[BEGIN Selected passage]

Now that we have our spam and ham corpuses ready, we want to take any non words in the corporas. To do this, we run a gsub to replace anything that isn’t a word with a space. Once this step is done, we run the stemDocument function to get the stem words. We’re also going to remove any “stop words” which are the most common words in a language to make sure we’ve removed anything we don’t want to analyze. Lastly, we’ll convert to lowercase.

toSpace <- content_transformer(function(x, pattern) gsub(pattern, " ", x))
corpus.tmp <- tm_map(mixed.corpus, toSpace, "\\W")

corpus.tmp <- tm_map(corpus.tmp, content_transformer(stemDocument))

#taking a look at the stop words and then removing them
length(stopwords("en"))

## [1] 174

stopwords("en")[1:10]

##  [1] "i"         "me"        "my"        "myself"    "we"       
##  [6] "our"       "ours"      "ourselves" "you"       "your"

corpus.tmp <- tm_map(corpus.tmp, removeWords, words = stopwords("en"))

#convert to lower case
corpus.tmp <- tm_map(corpus.tmp, content_transformer(tolower))

[END Selected passage]
[BEGIN Dataset records]

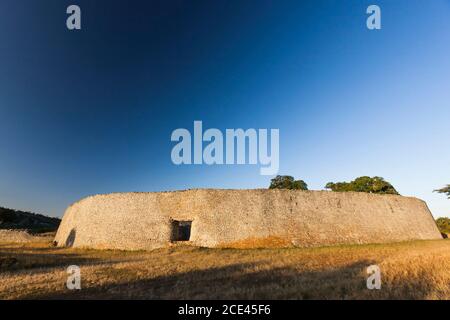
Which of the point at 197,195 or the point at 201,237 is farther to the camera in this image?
the point at 197,195

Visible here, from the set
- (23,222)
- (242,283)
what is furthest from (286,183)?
(23,222)

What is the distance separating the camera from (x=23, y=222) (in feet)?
205

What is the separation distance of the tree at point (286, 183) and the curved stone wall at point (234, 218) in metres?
28.5

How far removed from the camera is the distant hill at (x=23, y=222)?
179 ft

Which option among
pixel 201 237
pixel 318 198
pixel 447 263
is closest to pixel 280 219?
pixel 318 198

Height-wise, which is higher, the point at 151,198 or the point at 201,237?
the point at 151,198

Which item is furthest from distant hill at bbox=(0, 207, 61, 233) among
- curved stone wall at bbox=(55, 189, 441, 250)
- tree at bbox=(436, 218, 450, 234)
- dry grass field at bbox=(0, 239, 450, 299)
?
tree at bbox=(436, 218, 450, 234)

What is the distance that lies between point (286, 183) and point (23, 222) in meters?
57.5

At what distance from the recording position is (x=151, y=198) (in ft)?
92.4

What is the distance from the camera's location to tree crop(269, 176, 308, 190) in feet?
195

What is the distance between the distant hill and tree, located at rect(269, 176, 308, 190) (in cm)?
4540

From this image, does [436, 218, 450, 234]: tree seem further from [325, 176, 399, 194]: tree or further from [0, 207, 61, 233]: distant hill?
[0, 207, 61, 233]: distant hill

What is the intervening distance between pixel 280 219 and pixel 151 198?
1252 centimetres
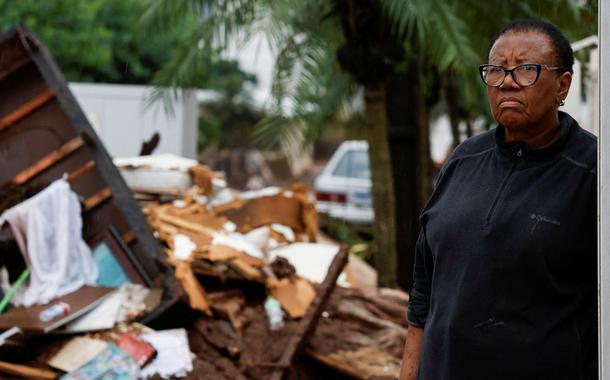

[END Dataset records]

> [Written exercise A]: Output the passage on cleaning the spam and ham corpora in full, word for word.
> [Written exercise B]: Return everything in the records from the line containing "Which item is" down to the end of the records, both ends included, copied exactly. Leave the pictures out.

> [Final answer A]:
Now that we have our spam and ham corpuses ready, we want to take any non words in the corporas. To do this, we run a gsub to replace anything that isn’t a word with a space. Once this step is done, we run the stemDocument function to get the stem words. We’re also going to remove any “stop words” which are the most common words in a language to make sure we’ve removed anything we don’t want to analyze. Lastly, we’ll convert to lowercase.

toSpace <- content_transformer(function(x, pattern) gsub(pattern, " ", x))
corpus.tmp <- tm_map(mixed.corpus, toSpace, "\\W")

corpus.tmp <- tm_map(corpus.tmp, content_transformer(stemDocument))

#taking a look at the stop words and then removing them
length(stopwords("en"))

## [1] 174

stopwords("en")[1:10]

##  [1] "i"         "me"        "my"        "myself"    "we"       
##  [6] "our"       "ours"      "ourselves" "you"       "your"

corpus.tmp <- tm_map(corpus.tmp, removeWords, words = stopwords("en"))

#convert to lower case
corpus.tmp <- tm_map(corpus.tmp, content_transformer(tolower))

> [Final answer B]:
Which item is furthest from distant hill at bbox=(0, 207, 61, 233) among
- curved stone wall at bbox=(55, 189, 441, 250)
- tree at bbox=(436, 218, 450, 234)
- dry grass field at bbox=(0, 239, 450, 299)
?
tree at bbox=(436, 218, 450, 234)

What is the distance that lies between point (286, 183) and point (23, 222) in meters?
57.5

At what distance from the recording position is (x=151, y=198) (in ft)?
92.4

What is the distance from the camera's location to tree crop(269, 176, 308, 190) in feet?
195

What is the distance between the distant hill and tree, located at rect(269, 176, 308, 190) (in cm)?
4540

From this image, does [436, 218, 450, 234]: tree seem further from [325, 176, 399, 194]: tree or further from [0, 207, 61, 233]: distant hill?
[0, 207, 61, 233]: distant hill

What is the intervening distance between pixel 280 219 and pixel 151 198?
1252 centimetres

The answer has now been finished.